It didn't make sense to me, but the morning after I installed an MX-64 with advanced security, the client site was unable to get to Facebook. It seems to be Geoblocking doing it because once I removed the rule, the users were able to load FB in their browsers.
I had the layer 7 rule configured such that only traffic from the US and Canada was allowed (client site in the US).
I pinged and traced to Facebook from the client site, and it was a few hops away in a DFW data center (at least the farm my client network hits). I could ping it, traceroute to it, but not connect on port 80 or 443 to it.
Any idea what I am not seeing?
Thanks,
Dallas
Take a closer look at the traffic (packet capture) when you load a FB page. You will see it loads content from dozens if not hundreds of sites and many of them may be outside the US.

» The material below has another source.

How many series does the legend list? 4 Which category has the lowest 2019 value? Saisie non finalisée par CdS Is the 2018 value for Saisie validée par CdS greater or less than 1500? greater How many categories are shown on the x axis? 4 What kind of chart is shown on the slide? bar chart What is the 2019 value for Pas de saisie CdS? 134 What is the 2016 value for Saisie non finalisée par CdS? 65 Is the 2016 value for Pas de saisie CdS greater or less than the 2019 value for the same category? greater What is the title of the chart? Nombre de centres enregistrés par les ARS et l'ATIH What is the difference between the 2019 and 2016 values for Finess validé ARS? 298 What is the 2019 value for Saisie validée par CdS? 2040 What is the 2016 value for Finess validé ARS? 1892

Or it is also possible the geolocation database has some incorrect information too. Either way, if you try to lock your network down to US and Canada traffic only you will need to be prepared to start whitelisting things.
And when you block stuff with those layer 7 rules it makes it hard to diagnose what to whitelist because the blocks don't show up in the event logs.
Going to verify with packet captures, but adding Ireland back in did the trick.
I have (on other sites with less restrictive lists) had to add Singapore, Australia, and the UK for all our agents to show up in the WebrootPortal.